Antonio “Tota” Carbajal, Enrique Borja, Gustavo Peña y Alberto Onofre son referentes menos conocidos por las nuevas generaciones, pero igualmente fundamentales en la historia del balompié nacional. “Pertenecemos a una generación distinta, pero aún faltan íconos tan importantes como la Tota Carbajal o el Turbo Muñoz”, señala. “Poco a poco iremos avanzando, porque el tiempo apremia y prácticamente en marzo comienzan las actividades del Mundial en Nuevo León. Es una celebración enorme y queremos que los jugadores que integren a la selección se sientan representados”.

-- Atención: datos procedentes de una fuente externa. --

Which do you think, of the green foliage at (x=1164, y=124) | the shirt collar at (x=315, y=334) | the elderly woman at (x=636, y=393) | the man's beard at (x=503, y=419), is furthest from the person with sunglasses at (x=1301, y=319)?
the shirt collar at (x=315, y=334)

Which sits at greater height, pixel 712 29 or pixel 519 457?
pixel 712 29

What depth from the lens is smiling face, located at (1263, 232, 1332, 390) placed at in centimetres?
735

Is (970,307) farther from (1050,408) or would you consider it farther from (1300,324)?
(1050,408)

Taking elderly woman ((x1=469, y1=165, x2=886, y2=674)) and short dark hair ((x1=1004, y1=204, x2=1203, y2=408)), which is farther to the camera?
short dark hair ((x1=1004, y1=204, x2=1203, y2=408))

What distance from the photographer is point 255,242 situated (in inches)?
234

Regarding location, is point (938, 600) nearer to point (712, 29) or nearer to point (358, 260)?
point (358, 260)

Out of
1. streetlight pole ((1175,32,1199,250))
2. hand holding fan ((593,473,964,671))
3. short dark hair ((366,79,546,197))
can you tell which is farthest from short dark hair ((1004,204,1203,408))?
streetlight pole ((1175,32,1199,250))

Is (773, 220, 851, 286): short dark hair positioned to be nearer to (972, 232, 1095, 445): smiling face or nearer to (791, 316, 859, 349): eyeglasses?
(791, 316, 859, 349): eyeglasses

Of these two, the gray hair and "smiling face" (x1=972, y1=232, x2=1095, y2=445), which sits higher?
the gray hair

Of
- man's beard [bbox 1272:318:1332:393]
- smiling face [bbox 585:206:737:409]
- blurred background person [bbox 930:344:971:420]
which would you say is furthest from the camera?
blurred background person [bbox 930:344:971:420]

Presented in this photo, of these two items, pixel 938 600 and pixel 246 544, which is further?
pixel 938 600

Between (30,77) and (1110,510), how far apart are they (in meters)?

Al igual que el estadio de Guadalajara, el de Monterrey será sede de la segunda ronda de repechaje rumbo a la Copa —los días 26 y 31 de marzo en el estadio BBVA—, además de albergar tres partidos de la fase de grupos y uno de dieciseisavos de final. Para entonces, los murales y el resto de las figuras monumentales no sólo serán un elemento estético, sino un verdadero punto de encuentro: “un cruce de caminos donde el arte establece un diálogo con la ciudad, el aficionado y el deporte para construir un archivo colectivo”, concluye el muralista.